The Kansas Public Employees Retirement System (KPERS) also severed ties with Western Asset in November. Its board of trustees authorized the termination of Western as its fixed-income manager “as soon as practicable.” At the time, Western managed about $662.5 million for KPERS. A spokeswoman declined to comment on the specific rationale, stating that KPERS does not publicly discuss investment strategy or manager performance.

These moves follow a series of redemptions last fall, including a $750 million withdrawal by the Ohio Bureau of Workers’ Compensation in September. Public documents indicated that concerns about the SEC investigation and its potential impact on investments prompted the decision. The Chicago Teachers’ Pension Fund also voted to terminate a $568.5 million mandate with Western Asset around the same time, citing regulatory concerns.

Western Asset Responds

In an effort to stabilize operations and restore investor confidence, Franklin Resources has implemented leadership changes at Western Asset. In December, the firm named Thomas J. Gahan as its new president and CEO, replacing Leech. Michael Buchanan, who had been co-CIO alongside Leech, became sole CIO.

Western Asset spokesperson Jeaneen Terrio stated that the firm is undergoing a transformation aimed at strengthening operations and improving client outcomes.

“We have refreshed our leadership, elevated talent, and recalibrated our portfolio balance to be more tactical, all while maintaining our team-based approach to client service,” Terrio said.

Additionally, Western has started integrating certain back-office and support teams with Franklin Templeton. However, the firm emphasized that its investment management team will remain autonomous, with no expected changes to its investment philosophy or processes.

Market Sentiment and Performance Concerns

Despite these efforts, Western Asset continues to face scrutiny from industry analysts and investors.

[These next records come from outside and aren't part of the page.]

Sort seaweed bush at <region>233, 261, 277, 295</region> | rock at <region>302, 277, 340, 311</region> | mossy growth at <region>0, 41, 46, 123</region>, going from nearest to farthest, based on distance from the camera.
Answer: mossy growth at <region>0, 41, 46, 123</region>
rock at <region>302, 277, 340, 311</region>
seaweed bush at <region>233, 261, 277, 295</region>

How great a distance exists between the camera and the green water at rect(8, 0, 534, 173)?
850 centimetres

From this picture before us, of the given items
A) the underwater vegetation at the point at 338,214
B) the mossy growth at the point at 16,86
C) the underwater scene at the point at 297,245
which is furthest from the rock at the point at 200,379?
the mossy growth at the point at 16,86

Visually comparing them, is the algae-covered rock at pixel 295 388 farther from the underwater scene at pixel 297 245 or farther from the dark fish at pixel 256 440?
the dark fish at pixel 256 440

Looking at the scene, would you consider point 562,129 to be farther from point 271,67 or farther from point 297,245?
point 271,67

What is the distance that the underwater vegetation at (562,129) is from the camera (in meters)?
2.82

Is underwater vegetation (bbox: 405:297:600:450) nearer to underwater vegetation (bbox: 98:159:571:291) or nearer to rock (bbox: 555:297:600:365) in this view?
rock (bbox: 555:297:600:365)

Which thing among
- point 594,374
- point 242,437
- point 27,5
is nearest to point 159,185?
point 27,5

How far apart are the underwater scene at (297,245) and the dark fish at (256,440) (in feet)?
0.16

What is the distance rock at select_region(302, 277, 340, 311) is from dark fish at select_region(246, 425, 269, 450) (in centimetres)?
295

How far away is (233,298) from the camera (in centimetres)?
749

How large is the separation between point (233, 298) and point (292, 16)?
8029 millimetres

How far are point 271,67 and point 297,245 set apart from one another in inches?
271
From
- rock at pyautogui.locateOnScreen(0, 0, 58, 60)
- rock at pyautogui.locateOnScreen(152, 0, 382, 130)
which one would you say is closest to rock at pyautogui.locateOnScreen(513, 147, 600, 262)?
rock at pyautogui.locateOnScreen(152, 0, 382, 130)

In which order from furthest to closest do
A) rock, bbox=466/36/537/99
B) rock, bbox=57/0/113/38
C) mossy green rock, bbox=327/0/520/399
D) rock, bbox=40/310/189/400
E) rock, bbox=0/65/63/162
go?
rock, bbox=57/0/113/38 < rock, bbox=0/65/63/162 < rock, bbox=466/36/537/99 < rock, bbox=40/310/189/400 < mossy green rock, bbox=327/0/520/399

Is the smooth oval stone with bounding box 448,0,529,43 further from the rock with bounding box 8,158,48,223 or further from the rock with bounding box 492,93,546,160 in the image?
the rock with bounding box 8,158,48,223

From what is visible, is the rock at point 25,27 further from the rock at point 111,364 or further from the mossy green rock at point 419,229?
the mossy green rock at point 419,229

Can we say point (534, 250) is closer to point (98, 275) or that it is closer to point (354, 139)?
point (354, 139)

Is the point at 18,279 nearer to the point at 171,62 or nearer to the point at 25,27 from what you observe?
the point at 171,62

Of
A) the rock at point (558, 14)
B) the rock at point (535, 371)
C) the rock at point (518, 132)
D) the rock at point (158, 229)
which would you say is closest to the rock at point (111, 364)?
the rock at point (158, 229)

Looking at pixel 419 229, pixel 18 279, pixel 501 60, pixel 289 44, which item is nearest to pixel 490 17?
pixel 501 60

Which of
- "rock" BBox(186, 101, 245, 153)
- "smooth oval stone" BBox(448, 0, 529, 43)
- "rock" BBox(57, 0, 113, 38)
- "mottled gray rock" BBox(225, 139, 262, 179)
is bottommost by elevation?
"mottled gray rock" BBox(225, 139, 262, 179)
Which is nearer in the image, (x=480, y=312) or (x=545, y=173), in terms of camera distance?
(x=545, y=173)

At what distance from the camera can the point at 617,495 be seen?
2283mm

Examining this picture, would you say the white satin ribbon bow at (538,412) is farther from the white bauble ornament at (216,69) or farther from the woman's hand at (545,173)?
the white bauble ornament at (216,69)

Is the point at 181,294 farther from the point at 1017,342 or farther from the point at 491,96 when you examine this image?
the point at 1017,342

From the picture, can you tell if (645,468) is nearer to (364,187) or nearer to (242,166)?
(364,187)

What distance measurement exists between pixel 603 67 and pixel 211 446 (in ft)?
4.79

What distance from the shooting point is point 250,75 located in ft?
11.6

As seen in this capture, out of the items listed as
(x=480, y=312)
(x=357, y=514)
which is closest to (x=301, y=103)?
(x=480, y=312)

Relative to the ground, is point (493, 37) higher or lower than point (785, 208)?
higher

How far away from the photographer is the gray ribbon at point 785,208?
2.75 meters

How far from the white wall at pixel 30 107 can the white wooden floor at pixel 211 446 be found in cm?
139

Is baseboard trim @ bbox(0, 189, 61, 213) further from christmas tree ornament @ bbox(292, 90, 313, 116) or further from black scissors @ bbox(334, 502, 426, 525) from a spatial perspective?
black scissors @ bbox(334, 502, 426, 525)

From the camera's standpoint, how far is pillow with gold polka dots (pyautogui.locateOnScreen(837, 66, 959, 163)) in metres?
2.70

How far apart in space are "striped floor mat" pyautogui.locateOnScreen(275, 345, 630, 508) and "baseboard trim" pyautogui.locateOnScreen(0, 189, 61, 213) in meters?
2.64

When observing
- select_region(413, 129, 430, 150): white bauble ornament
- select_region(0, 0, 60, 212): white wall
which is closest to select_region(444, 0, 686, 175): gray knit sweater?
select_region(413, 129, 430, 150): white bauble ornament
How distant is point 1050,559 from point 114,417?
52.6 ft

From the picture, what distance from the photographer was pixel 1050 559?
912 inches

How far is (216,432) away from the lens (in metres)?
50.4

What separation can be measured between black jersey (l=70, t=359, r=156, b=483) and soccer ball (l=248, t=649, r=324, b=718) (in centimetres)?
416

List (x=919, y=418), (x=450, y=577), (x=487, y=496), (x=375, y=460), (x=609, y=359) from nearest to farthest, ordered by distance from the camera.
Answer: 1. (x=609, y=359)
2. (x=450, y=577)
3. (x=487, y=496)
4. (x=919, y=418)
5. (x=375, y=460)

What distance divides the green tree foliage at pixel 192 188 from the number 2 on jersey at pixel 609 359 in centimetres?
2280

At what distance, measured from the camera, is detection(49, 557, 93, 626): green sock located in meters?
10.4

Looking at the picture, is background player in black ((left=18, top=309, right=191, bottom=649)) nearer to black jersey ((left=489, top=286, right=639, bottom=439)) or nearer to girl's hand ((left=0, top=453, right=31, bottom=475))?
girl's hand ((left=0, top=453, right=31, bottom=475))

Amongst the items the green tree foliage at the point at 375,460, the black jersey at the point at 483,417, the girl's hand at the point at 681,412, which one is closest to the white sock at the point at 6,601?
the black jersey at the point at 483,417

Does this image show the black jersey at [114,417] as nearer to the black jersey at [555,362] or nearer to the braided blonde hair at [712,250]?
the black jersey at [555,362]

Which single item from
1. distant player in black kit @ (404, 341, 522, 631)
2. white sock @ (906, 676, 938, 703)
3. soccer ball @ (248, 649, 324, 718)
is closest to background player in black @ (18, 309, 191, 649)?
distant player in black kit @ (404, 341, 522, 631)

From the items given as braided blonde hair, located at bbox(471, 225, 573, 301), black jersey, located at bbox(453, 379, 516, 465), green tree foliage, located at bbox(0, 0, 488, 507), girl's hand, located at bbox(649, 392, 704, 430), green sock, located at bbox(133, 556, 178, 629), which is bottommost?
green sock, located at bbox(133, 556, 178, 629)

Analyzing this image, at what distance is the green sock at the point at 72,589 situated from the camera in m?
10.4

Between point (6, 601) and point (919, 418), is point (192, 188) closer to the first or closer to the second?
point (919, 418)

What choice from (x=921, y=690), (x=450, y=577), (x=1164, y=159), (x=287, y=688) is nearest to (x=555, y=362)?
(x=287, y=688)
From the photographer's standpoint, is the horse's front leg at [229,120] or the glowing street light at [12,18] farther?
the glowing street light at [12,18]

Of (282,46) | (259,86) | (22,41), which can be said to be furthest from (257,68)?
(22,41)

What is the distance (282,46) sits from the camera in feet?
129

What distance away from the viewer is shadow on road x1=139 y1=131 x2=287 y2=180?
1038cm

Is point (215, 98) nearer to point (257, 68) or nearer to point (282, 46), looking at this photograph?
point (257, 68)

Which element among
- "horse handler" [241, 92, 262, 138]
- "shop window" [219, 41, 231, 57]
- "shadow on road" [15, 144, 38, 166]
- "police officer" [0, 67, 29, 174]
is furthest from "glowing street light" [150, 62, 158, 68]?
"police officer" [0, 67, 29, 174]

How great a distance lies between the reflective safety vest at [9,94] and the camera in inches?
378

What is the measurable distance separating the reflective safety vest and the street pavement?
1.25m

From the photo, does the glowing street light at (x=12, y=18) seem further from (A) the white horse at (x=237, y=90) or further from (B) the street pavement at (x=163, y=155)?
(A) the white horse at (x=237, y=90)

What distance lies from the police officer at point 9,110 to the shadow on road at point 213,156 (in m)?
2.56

Morningstar analysts recently visited Western’s Pasadena headquarters to assess the firm’s response to the crisis.

Max Curtin, a Morningstar analyst, noted that while operations appear to be continuing as usual, performance remains a major concern, particularly for Western’s flagship broad-market bond strategies.

“They are focused on improving performance, but there are significant challenges,” Curtin said. “That said, we believe the firm is in good hands with Tom Gahan.”

Western executives have attributed the most significant client outflows to heightened news coverage surrounding Leech’s legal troubles. While the firm has seen redemption spikes during key regulatory developments—such as Leech’s departure and the SEC’s fraud charges—Western hopes to move past the controversy.

Curtin added that despite the asset outflows, Morningstar is not advising clients to make “wholesale changes” to their fixed-income allocations with Western Asset at this time.

Job Cuts at Parent Company

As Western attempts to steady its business, its parent company Franklin Resources has announced cost-cutting measures. Franklin plans to reduce its global workforce by 3%, impacting roughly 300 employees. While the firm confirmed these layoffs, it emphasized that investment professionals would not be affected.

“To continue investing in our long-term growth initiatives and evolve for the future, we needed to identify efficiencies,” Terrio said in a statement.

Morningstar’s Curtin also noted that Franklin does not intend to interfere with Western Asset’s investment teams at this stage. However, industry observers remain watchful of how the relationship between the two firms evolves.

“We will see what impacts Western employees face as Franklin fine-tunes its strategy,” Curtin said. “For now, we’re still waiting.”

Looking Ahead

With regulatory investigations ongoing and performance challenges persisting, Western Asset faces an uphill battle in regaining investor confidence. While new leadership and operational changes may help stabilize the firm, the damage from Leech’s legal troubles and subsequent client departures has been substantial.

For institutional investors and RIAs, the situation underscores the importance of manager due diligence and risk management, particularly when investing with firms undergoing regulatory scrutiny. Western Asset may yet turn the tide, but for now, the firm remains under intense industry scrutiny as it navigates one of the most turbulent periods in its history.